Regex causes many false positive so we don't block, heard that 'fingerprinting' data is the way to go. How has fingerpinting worked for anyone in the community?
Your RegEx needs to be created based on your company's business requirements.
Are you seeing false positives
1. across all rules or is it limited to certain rules only?
2. for all data types or is it limited to certain data types only?
Need to protect source code (files & snippets)
Neet to protect Account number with the corresponding last name. Want to do it where the last name and it's own account number are blocked. How do I do this?
Thank you for your help
For source code or any data that could be dynamic in nature, use RegExes.
It is not easy since the code varies depedning on the programming language.
If the Data Protection process was followed per standards i.e. Data Identification and Inventory was completed before DLP deployment you wouldn't have issues knowing what to look for.

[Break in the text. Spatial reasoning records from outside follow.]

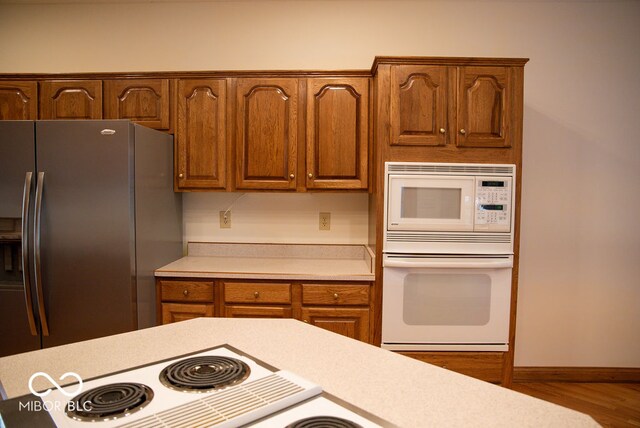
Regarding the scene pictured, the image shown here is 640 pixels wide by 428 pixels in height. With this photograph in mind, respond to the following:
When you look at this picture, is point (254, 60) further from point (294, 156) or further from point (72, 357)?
point (72, 357)

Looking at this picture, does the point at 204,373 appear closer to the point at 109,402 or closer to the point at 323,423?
the point at 109,402

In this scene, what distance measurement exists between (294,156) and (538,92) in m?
1.83

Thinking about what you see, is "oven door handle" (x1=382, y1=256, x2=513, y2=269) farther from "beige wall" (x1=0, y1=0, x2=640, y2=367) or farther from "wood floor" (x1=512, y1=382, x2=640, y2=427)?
"wood floor" (x1=512, y1=382, x2=640, y2=427)

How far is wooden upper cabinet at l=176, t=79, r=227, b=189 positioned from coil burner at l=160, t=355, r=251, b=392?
1836mm

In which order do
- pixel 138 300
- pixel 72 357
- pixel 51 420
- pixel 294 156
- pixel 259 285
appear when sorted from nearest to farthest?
pixel 51 420
pixel 72 357
pixel 138 300
pixel 259 285
pixel 294 156

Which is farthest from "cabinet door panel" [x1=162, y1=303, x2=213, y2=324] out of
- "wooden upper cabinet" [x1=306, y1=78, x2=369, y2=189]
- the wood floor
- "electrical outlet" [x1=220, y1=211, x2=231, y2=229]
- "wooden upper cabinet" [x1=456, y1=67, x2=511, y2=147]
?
the wood floor

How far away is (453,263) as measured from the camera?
220 centimetres

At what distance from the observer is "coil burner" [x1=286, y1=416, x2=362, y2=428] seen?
640 mm

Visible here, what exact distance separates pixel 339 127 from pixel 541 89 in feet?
5.02

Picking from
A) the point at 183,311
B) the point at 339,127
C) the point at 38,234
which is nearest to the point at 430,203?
the point at 339,127

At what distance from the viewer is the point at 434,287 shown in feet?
7.38

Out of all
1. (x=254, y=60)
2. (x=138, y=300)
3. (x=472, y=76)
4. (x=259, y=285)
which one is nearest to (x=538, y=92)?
(x=472, y=76)

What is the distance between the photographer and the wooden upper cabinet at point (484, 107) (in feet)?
7.27

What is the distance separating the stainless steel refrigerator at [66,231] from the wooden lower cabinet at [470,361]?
1740 mm
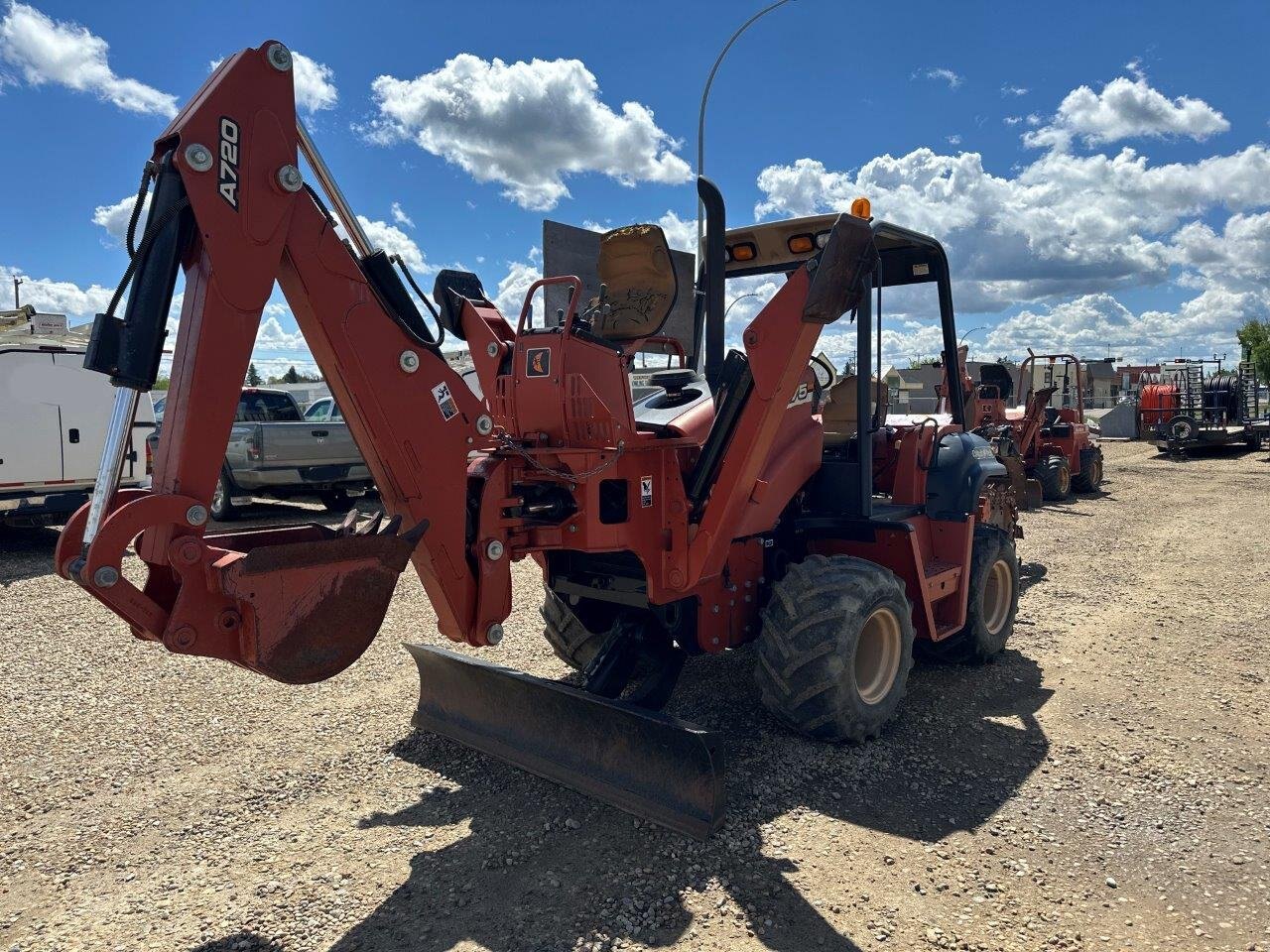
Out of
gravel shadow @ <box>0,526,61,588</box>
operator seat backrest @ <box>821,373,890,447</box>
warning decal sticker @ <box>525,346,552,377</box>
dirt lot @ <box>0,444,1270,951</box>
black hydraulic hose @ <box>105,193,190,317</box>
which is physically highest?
A: black hydraulic hose @ <box>105,193,190,317</box>

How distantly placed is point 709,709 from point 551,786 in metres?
1.26

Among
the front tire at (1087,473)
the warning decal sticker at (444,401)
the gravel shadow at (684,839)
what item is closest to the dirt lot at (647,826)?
the gravel shadow at (684,839)

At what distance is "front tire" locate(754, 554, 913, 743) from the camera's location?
4336 millimetres

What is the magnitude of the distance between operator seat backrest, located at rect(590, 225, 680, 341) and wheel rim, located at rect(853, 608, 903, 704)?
6.54 feet

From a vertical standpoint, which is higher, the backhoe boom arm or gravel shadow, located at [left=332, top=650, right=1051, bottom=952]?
the backhoe boom arm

For static data, in your example, account number + last name, fingerprinting would be the best option. You can create RegExes for account number, but not for any name.
Inventory of data is not accurate due to employee error (eg they tag public when it should be private or priviledged), so it seems (from what I've researched) that fingerprinting is the best way to go, right?
The problem with RegExes are the false postives (false negs), so currently I am unable to protect Source Code or documents (inherently dynamic) with the McAfee dlp. Are there any "fingerprinting" modules which my org can add? If so, how accurate is the detection?
My previous reply still holds good for your questions.
Other than RegExes, since you mentioned that the users are not classifying data properly, to me it sounds like they need to be trained better.
Since there's a false positive issue of tagging or classifying data with keywords and as you said earlier, classification will not work for dynamic data, we've realized that we need to fingerprint the data in order to catch a partial file or code snippet. So how is this done? Does NDLP have a fingerprinting module?
So how do I fingerprint my sourcecode and setup the policy for a partial match? This is a much better alternative than classifying and running Regexes on file tags, also how accurate is the detection with NDLP fingerprinting algorithm?